Dance Department Overview

SUNY Brockport is an accredited institutional member of the National Association of Schools of Dance.

The Department of Dance offers a broadly based program in which graduate students may earn an MFA in Dance, an MA in Dance or an MA in Dance with New York State PreK­12 dance teacher certification, or other emphases. The department has some of the best dance facilities in the country, including its own professionally equipped 300-seat proscenium dance theater, a 270-seat large-space studio theater, four studios, a body-conditioning lab, health pool, and computerized music and design studios. Faculty and professional staff are nationally and internationally recognized in their areas of expertise and are leaders in professional organizations such as CORD, NASD, IGMD, and NYSDA.

While at SUNY Brockport, graduate students may perform in faculty and guest artist work, choreograph their own work or assist in directing one of the two departmental touring companies. They may travel to regional/national conferences and festivals; to countries with departmental foreign study programs such as Ghana, England, Jamaica and Brazil; or to New York and other locations for approved and credited apprenticeships or dance study.

Upon completion of their degrees, SUNY Brockport graduate students go on to become PreK­12, college, and university artist/teachers and researchers; performers and choreographers; allied health professionals; and dance administrators and managers.

Graduate Dance Degrees
is a graduate program which offers students an opportunity to study a selected area of emphasis such as dance aesthetics/culture, dance science/somatics, movement analysis, dance choreography/performance, dance in Africa, and dance in education. Students may also develop an interdisciplinary focus in dance/movement studies, which might include studies in areas such as exercise physiology, philosophy, journalism, theatre, fine art and visual studies, health/wellness, and Afro-American or women's studies.

The 36 credits are distributed as follows:

  1. A core of nine credits, including courses in dance research, dance history/aesthetics/ culture and field work/teaching practicum;
  2. Twenty-one additional credits taken in the selected area of emphasis within dance (including graduate technique when appropriate) or within allied disciplines that support the emphasis; and
  3. Six culminating credits of thesis.

The 60-credit Master of Fine Arts (MFA) in Dance in performance and choreography provides opportunities to emphasize other interests within this orientation such as dance and culture, dance science/somatics, or dance in education.

The 60 credits are distributed as follows:

  1. The same nine-credit core as the MA;
  2. Fifteen required credits in dance technique, including DNS 603 and 605, and courses from among the 545­550 series, 553 and 554 styles courses;
  3. Twenty-four credits in choreography, performance, dance science/somatics, dance education, dance history and music for dance; and
  4. Twelve culminating credits of creative project/apprenticeship with its accompanying professional paper and graduate seminar.

Master of Arts in Dance with Initial PreK-12 Dance Teacher Certification
This is an option that can lead to New York State Dance Teacher Certification.

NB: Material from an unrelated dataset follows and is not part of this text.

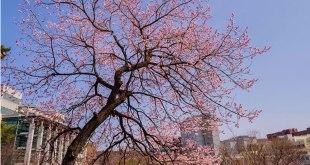Sakura di Kompleks Kampus Seoul Nat`l Univ of Science and Technology. (facebook.com)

The 45-credit program includes the nine-credit MA core courses, 18 credits of professional courses, nine credits of student teaching, a three-credit seminar, and a six-credit thesis project. Requirements include:

  1. One year of college-level study of a language other than English or its equivalent (Ameri- can Sign Language is applicable toward meeting this requirement);
  2. An elective addressing education issues of children with disabilities;
  3. A passing score on the LAST exam as a prerequisite for student teaching and the ATS-W (elementary or secondary) exam before receiving certification. An additional exam is re- quired to teach in Buffalo, NY;
  4. 100 hours of field observation that target grades PreK-12;
  5. HLS 210 First Aid and Community CPR for Athletics and HSL 301 Health Behaviors and Wellness as student teaching pre-requisites; and
  6. Finger printing by an approved provider.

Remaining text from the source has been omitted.